I know that we're continuing with some stuff that seems technical, but we're close to getting to the point to start using what we've learned to scrape real websites!
2. (At)tribute
Let's start by first pointing out that in XPath notation, the @ symbol is used to distinguish attributes. For example, if we see @class, @id, or @href, in the XPath expression, then it is referring to a class attribute, id attribute, or href attribute, respectively.
3. Brackets and Attributes
We saw before that square brackets can be used in xpath syntax to hone in on a specific element or elements based on their order within a given generation. We can also include other information within square brackets to select specific elements.
4. Brackets and Attributes
For example, the XPath string here will direct to all paragraph elements from //p, and then reduce down to all those whose class attribute is equal to "class-1". Note that we have the class attribute in quotations.
Now, my convention is to use single quotes to define the XPath string, and double quotes as needed within the XPath expression itself.
5. Brackets and Attributes
As another example, we could use the expression here with the wildcard character to first direct to all elements within the HTML document, and reduce down to whichever element has "uid" as its id attribute.
6. Brackets and Attributes
Or, we could combine what we know to first navigate to the div element with id attribute equal to "uid", and then collect the second paragraph child of that div element.
7. Content with Contains
A useful tool we can include within our square-bracketed expression is the "contains" function. The format of the "contains" function is given abstractly here, with the left argument containing the attribute name (including the at symbol), and the right argument is the string expression we want to search for within the given attribute. What it does is searches the attributes of that specific attribute name and matches with those where the string expression is a sub-string of the full attribute.
8. Contain This
To make this clearer, let's look at an example. The expression here will choose all elements in which the string "class-1" is contained as a substring within the full class attribute; this even includes the third paragraph belonging to class-12, because class-1 is a substring of class-12.
9. Contain This
The last example differs from what we've seen so far since the expression here without the contains function only matches elements whose entire class attribute is equal to "class-1".
10. Get Classy
Now, let's consider how to direct to the attribute information itself.
To do so, we first create an XPath expression to the element or elements we want to pull out some attribute information from.

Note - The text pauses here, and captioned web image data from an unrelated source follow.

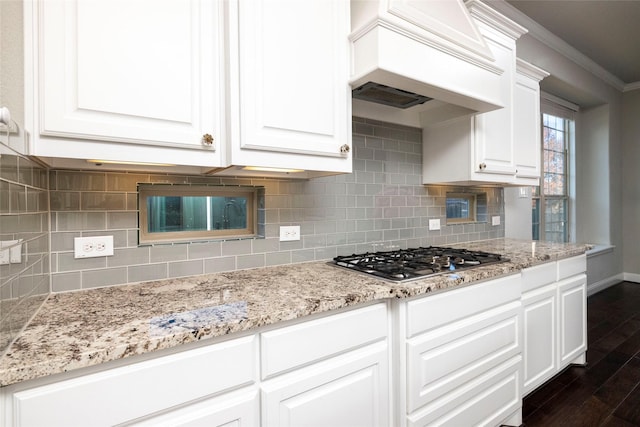 kitchen featuring stainless steel gas stovetop, custom exhaust hood, white cabinets, ornamental molding, and dark hardwood / wood-style flooring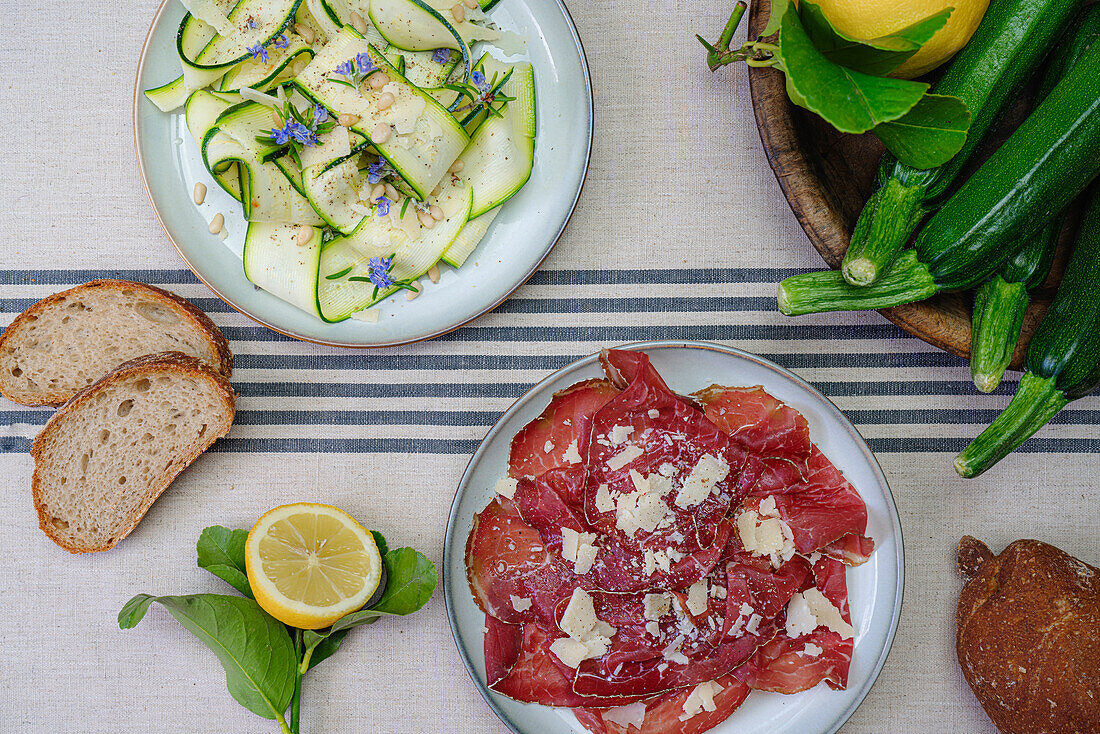 Zucchini carpaccio and bresaola dry-cured meat from Valtellina, Northern Italy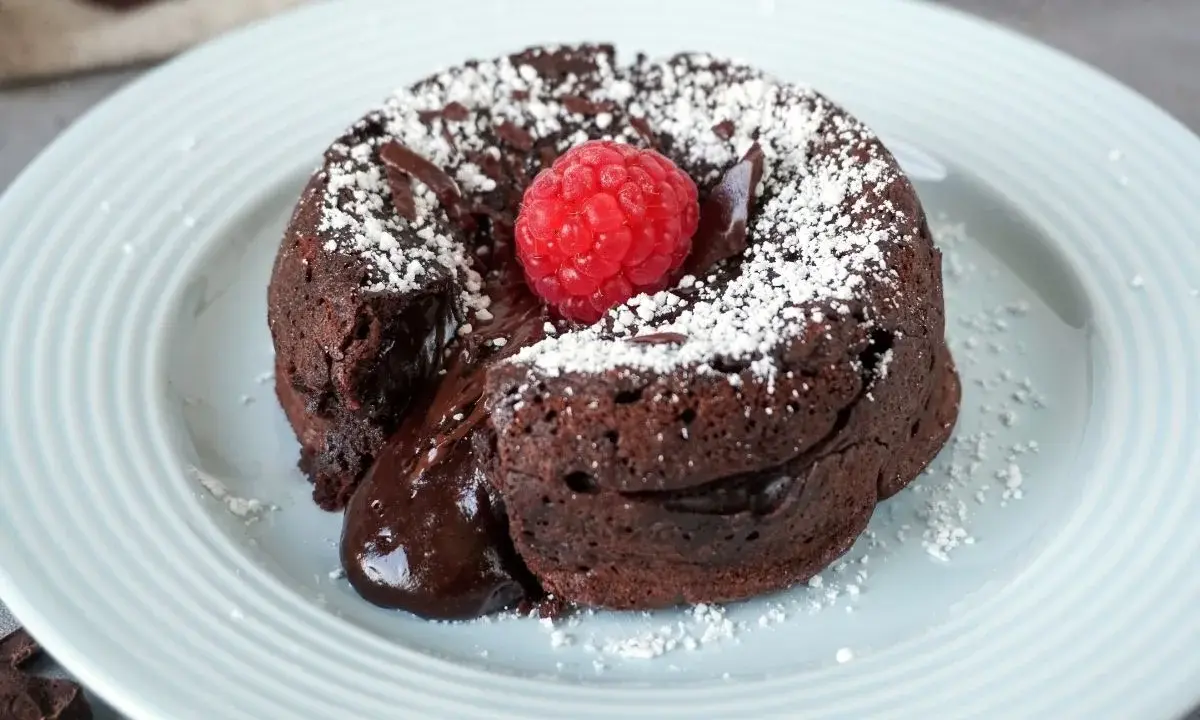 Ein warmer Schokoladenkuchen, ein Coulant de Chocolate, mit flüssigem Kern, garniert mit einer Himbeere und Puderzucker.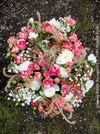 Elegant winter bouquet with seasonal flowers and natural branches with free delivery in Zurich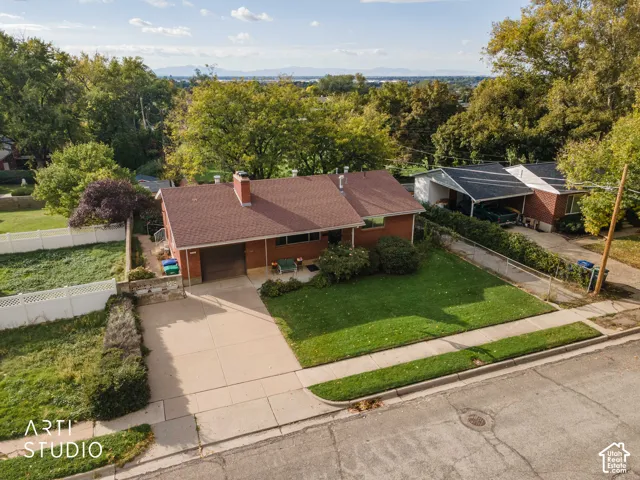 Single-story brick exterior residence featuring a composite shingle roof, attached garage, concrete driveway, and expansive lawn with mature trees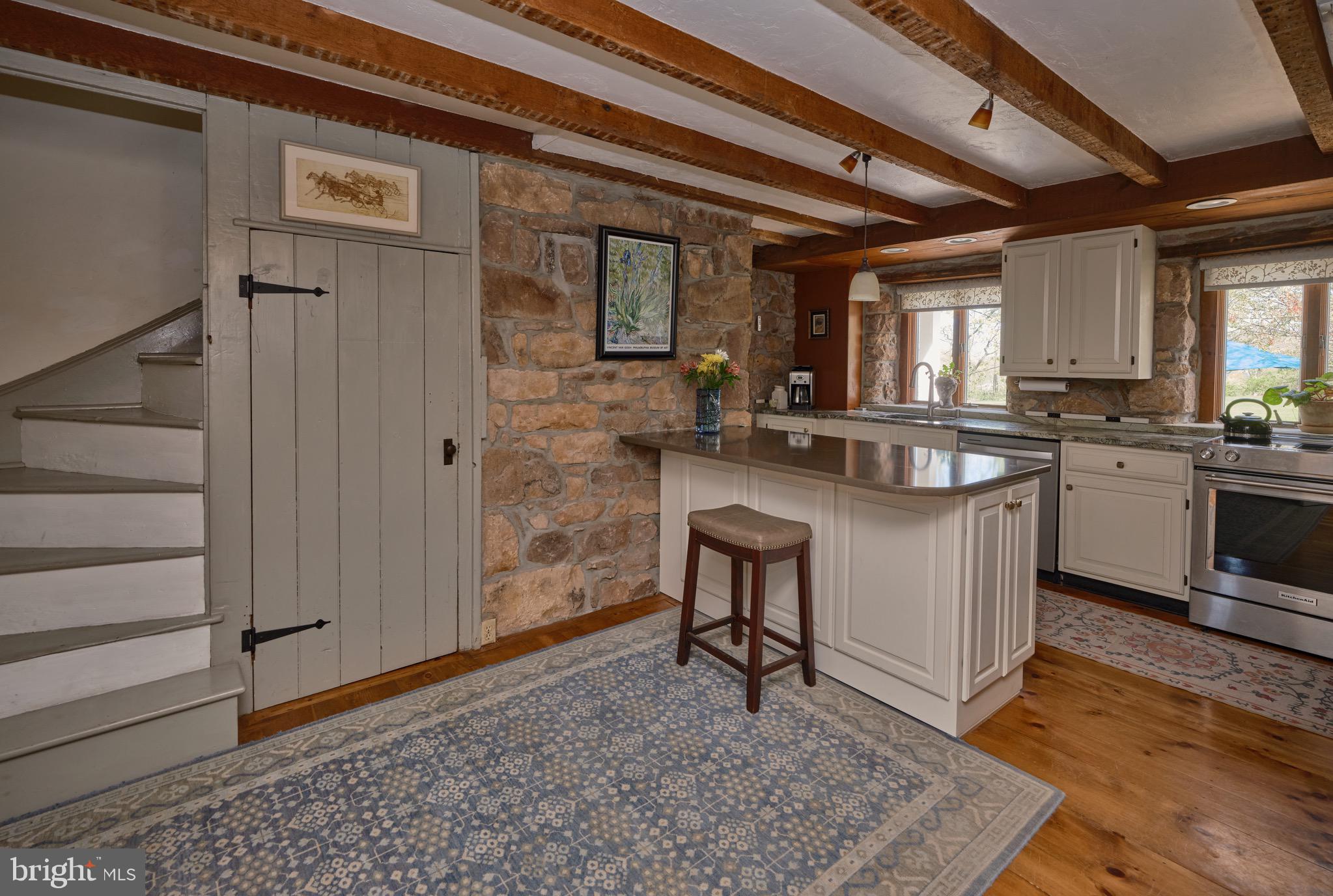 249 Ebelhare Road Pottstown, PA 19465 - Photo 11 of 47 a kitchen with stainless steel appliances granite countertop a sink stove and cabinets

Say, we would like to direct to the class attribute of this highlighted paragraph element.
We already know how to direct to the highlighted area.
11. Get Classy
To direct to the attribute itself, we take the XPath, follow it by a forward slash, and follow that by the @ symbol connected to the attribute name of interest, in this case, class.
As a quick note. If we were instead to use a double forward slash before the @ symbol with the attribute name, we would not only direct to the attribute of the elements selected in the XPath, but also all of those attributes in their future generations too.
12. End of the Path
In this lesson, we've looked at how to use the at-symbol attribute notation in an XPath to navigate to elements based on their attributes, as well as navigate to the actual attribute information itself.